- [EXERCISES]
1. From the text on greenwashing enforcement, list each item that the VCMDA requires buyers of voluntary carbon offsets to disclose on their website.
2. Transcribe the greenwashing text verbatim from "Planning and executing green-oriented campaigns could" to "carbon offset credits.".

- [TEXT SECTION]
★ ★ ★ ★ ★ ★ ★

Planning and executing green-oriented campaigns could be risky business for consumer-facing companies as scrutiny of environmental marketing and advertising campaigns is rising around the globe. Regulators in the United Kingdom, United States, and Switzerland have made headlines by increasing regulatory and enforcement efforts. This uptick means organizations planning and executing green-oriented campaigns must avoid misleading consumers concerning the eco-friendly attributes of their goods and services, especially where a company’s claims are based upon positive environmental impacts due to the purchase of carbon offset credits.
Greenwashing Enforcement of Carbon Offsetting Programs
While last summer’s FIFA Qatar World Cup captivated the attention of billions of fans around the globe, the Swiss Fairness Commission found FIFA’s statements concerning the “fully carbon neutral” qualities of its tournament to be misleading. While FIFA had promoted the Qatar World Cup as the first completely climate neutral tournament, the calculations underlying those claims were based upon its purchase of carbon offset credits and did not account for emissions from the construction of stadiums and fan travel. Fundamentally, the Commission’s findings centered on the fact that there was no definitive and generally accepted method for measuring the purported climate impacts or ensuring measures to meet those goals had been implemented.
Carbon offsetting strategies, like the one employed by FIFA, are becoming an increasingly common way for brands to engage in environmental or “green” marketing. But simply purchasing carbon offset credits is no longer a one-way ticket to green advertising. Instead, best practices moving forward for companies in the US, EU, UK or elsewhere, entails honest and candid disclosure of a program’s ecologically-sound attributes and impacts on the environment, as well as collection and public disclosure of reliable scientific evidence to support green or carbon-offset claims.
United States — California
While the long-awaited update to the FTC’s “Green Guides” remains a work in progress, California has taken the first step through its new carbon offset law, Assembly Bill 1305 (the Voluntary Carbon Market Disclosures Act or VCMDA), which is set to go into effect on January 1, 2024.
The VCMDA will apply to a range of entities operating in California that market or sell voluntary carbon offsets, or make claims regarding the achievement of net-zero emissions, carbon neutral status, or significant carbon emissions reductions and it may be a signal for what is to come on a federal level.
The VCMDA focuses on creating requirements surrounding the disclosure of key metrics like the number of offset credits issued, the data and calculation methods needed to allow for independent recreation of emissions reduction estimates, and details regarding accountability measures if a project is not completed or does not meet the projected emissions reductions or removal benefits.
Specifically, the VCMDA requires buyers of voluntary carbon offsets that make claims “regarding the achievement of net zero emissions or other, similar claims,” to disclose the following on their website:
- The name of the business entity selling the offset and the offset registry or program;
- The project identification number, if applicable;
- The project name as listed in the registry or program, if applicable;
- The offset project type, including whether the offsets purchased were derived from a carbon removal, an avoided emission, or a combination of both, and site location;
- The specific protocol used to estimate emissions reductions or removal benefits; and
- Whether there is independent third-party verification of company data and claims listed.

★ ★ ★ ★ ★ ★ ★

- [ENTRIES SHOWN]

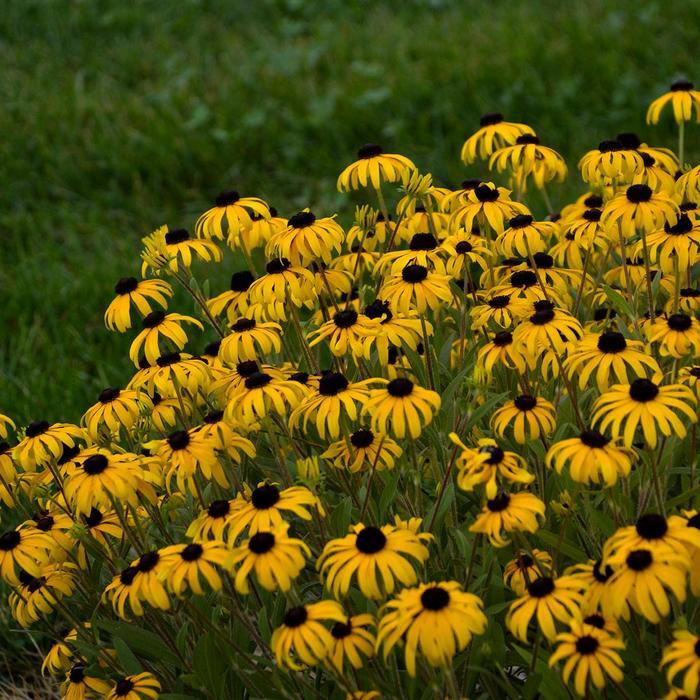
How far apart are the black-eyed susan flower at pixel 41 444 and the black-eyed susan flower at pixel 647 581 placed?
159 cm

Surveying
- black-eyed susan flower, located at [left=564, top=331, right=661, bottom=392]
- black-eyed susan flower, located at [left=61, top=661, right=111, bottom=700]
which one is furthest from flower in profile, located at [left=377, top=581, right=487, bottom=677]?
black-eyed susan flower, located at [left=61, top=661, right=111, bottom=700]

★ ★ ★ ★ ★ ★ ★

- [RESPONSES]
1.
- The name of the business entity selling the offset and the offset registry or program
- The project identification number, if applicable
- The project name as listed in the registry or program, if applicable
- The offset project type, including whether the offsets purchased were derived from a carbon removal, an avoided emission, or a combination of both, and site location
- The specific protocol used to estimate emissions reductions or removal benefits
- Whether there is independent third-party verification of company data and claims listed

2.
Planning and executing green-oriented campaigns could be risky business for consumer-facing companies as scrutiny of environmental marketing and advertising campaigns is rising around the globe. Regulators in the United Kingdom, United States, and Switzerland have made headlines by increasing regulatory and enforcement efforts. This uptick means organizations planning and executing green-oriented campaigns must avoid misleading consumers concerning the eco-friendly attributes of their goods and services, especially where a company’s claims are based upon positive environmental impacts due to the purchase of carbon offset credits.